Towns across Illinois are paying more and more money into their local pension funds for cops and firefighters, but many are still seeing the financial health of those pensions get worse and worse. Unions and municipalities fiercely disagree on what caused the crisis - and how state lawmakers should fix it.
IPR's Alex Keefe reports:
JURACEK: Okay, why don't you sit in the front and I'll get in the back...
I'm riding in an official Village of Mount Prospect S-U-V with Mayor Arlene Juracek on a drizzly weekday afternoon.
And we're going to see the impact of her local pension crisis. Juracek says the village recently fell about two years behind in repaving its streets because it couldn't afford the construction. We slalom around potholes on a crumbling sidestreet.
KEEFE: So as we're driving over this bumpy road in Mt. Prospect - Can you connect this back to the pension problem?
JURACEK: Well, again, we fell behind in our street maintenance. ... So as your revenue sources are limited and your costs are escalating, you start to make the tradeoffs. ... One of the most escalating costs is the pension cost.
Now, Even Juracek admits you can't directly blame pensions for potholes. But mayors around Illinois complain that pensions are eating up bigger and bigger portions of local budgets. Mount Prospect's required police and fire pension payments have nearly quintupled since 1997. Nonetheless - a state study from last year says the UNFUNDED LIABILITY for downstate and suburban public safety pensions - think of that as future pension debt - it's grown about eight-fold since the early 90s. This is the problem facing mayors like Gayle Smolinski, of suburban Roselle.
SMOLINSKI: That doesn't make any sense. If we're increasing the amount of money we're putting in, why are our funding levels going down? And we've been able to track it back to what we call pension sweeteners.
These so-called "pension sweeteners" are retirement benefit increases...increases the mayors say powerful police and fire unions lobbied for in the state legislature - where pension changes must be approved.
SMOLINSKI: How can I pay for these increases? But the state legislature hasn't concerned themselves with that because they're happy to be the purveyors of largesse at our backs.
That's why a coalition of nearly a-hundred towns and municipal groups wants the General Assembly to scale back those retirement benefits.
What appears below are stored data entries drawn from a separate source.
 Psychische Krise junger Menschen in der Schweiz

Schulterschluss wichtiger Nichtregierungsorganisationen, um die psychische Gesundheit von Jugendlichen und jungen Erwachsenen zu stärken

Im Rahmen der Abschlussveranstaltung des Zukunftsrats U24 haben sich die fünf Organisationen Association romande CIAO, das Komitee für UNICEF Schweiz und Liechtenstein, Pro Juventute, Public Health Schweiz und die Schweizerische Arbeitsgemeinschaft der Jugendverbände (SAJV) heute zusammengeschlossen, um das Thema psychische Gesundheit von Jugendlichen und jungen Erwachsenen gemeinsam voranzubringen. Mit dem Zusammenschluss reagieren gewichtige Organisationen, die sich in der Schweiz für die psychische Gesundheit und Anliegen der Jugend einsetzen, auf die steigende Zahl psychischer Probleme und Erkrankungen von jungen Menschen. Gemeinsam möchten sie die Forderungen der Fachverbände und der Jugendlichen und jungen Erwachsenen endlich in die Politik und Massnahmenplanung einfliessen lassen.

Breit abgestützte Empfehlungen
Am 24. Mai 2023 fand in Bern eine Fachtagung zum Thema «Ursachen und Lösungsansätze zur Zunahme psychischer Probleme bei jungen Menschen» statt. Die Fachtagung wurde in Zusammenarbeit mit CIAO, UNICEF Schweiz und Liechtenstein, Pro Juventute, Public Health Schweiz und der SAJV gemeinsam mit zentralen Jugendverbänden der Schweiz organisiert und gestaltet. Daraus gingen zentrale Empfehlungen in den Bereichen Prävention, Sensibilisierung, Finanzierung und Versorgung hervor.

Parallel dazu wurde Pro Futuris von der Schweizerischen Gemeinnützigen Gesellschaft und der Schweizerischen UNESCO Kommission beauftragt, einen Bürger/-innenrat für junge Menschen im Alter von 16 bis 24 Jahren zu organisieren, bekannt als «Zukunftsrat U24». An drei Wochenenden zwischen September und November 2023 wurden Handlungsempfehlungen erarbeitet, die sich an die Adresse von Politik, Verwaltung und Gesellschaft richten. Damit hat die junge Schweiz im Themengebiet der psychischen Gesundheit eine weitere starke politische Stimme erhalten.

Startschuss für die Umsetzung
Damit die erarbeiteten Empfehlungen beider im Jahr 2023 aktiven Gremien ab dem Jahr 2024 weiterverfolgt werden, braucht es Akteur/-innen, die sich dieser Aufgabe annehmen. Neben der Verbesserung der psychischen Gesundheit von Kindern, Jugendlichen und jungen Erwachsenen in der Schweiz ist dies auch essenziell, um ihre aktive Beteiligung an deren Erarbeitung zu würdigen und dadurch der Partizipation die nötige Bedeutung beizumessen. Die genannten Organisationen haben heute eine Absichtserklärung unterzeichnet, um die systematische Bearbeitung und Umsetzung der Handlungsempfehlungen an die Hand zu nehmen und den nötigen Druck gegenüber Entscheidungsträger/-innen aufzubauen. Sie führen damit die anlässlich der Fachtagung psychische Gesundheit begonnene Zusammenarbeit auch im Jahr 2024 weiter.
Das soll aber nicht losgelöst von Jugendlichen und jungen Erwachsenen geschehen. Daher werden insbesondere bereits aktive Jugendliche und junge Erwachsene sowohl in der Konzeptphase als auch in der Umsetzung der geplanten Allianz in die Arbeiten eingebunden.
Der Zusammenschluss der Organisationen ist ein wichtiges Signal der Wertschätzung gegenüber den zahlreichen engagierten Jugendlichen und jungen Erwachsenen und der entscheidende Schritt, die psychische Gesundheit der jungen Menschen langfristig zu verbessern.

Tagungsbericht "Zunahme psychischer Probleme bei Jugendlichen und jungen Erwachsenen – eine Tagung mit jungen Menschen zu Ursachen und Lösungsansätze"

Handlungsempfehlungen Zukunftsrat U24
They also want to raise the retirement age for cops and firefighters outside of Chicago - and have them pay more toward their own pensions. Otherwise - they warn of more tax hikes, more service cuts - maybe more potholes.
SMOOT: It's definitely not about potholes.
Sean Smoot is with the Police Benevolent and Protective Association of Illinois - which lobbies for police pensions in Springfield. Smoot says the choice these mayors present - cutting basic services or paying public safety pensions - is a false one. And as for those benefit increases...
SMOOT: These pensions sweeteners that they like to point to. Those didn't happen without their agreement. So for them to turn around and say...General Assembly, you put these unfunded mandates on us - it's just simply not true.
An analysis by the non-profit Urban Institute, based on Washington D-C - found downstate Illinois police and fire pensions are actually LESS generous than similar plans across the country - largely because cops and firefighters here do NOT get Social Security.Police and fire interest groups say towns are now just trying to wriggle out of higher pension costs - that they should have seen coming decades ago.
TEPFER: This is the way that Illinois retains it's No. 1 ranking has having the worst-funded pension funds in the country.
Art Tepfer has been a public pension actuary for Illinois police and fire funds for nearly three decades. And he says these skyrocketing pension costs were actually by design. In 1993, state lawmakers approved a pension funding scheme that worked kinda like an adjustable-rate mortgage - low payments at first, but rapidly rising payments in the future.
TEPFER: Well, we're in the future now. This is what's happened. And that's why we have a pension crisis. We saw it coming.
STRAHL: Well, you'll notice this piece of the street here has gone to complete gravel. ... So that's a bad thing.
Back on the tour of Mount Prospect, Assistant Village Manager Dave Strahl points out a whopper of a pothole that's eaten the road to its foundation. The longer it goes un-fixed, the worse it gets. Mayor Arlene Juracek leans in from the back seat to say that's the same reason state lawmakers need to change downstate police and fire pensions - soon.
JURACEK: If not now, when? You need to start because the problem gets worse every single year.
Mayors, union reps and state lawmakers are working on a solution - but nobody seems to think it'll get done before the General Assembly adjourns for the summer.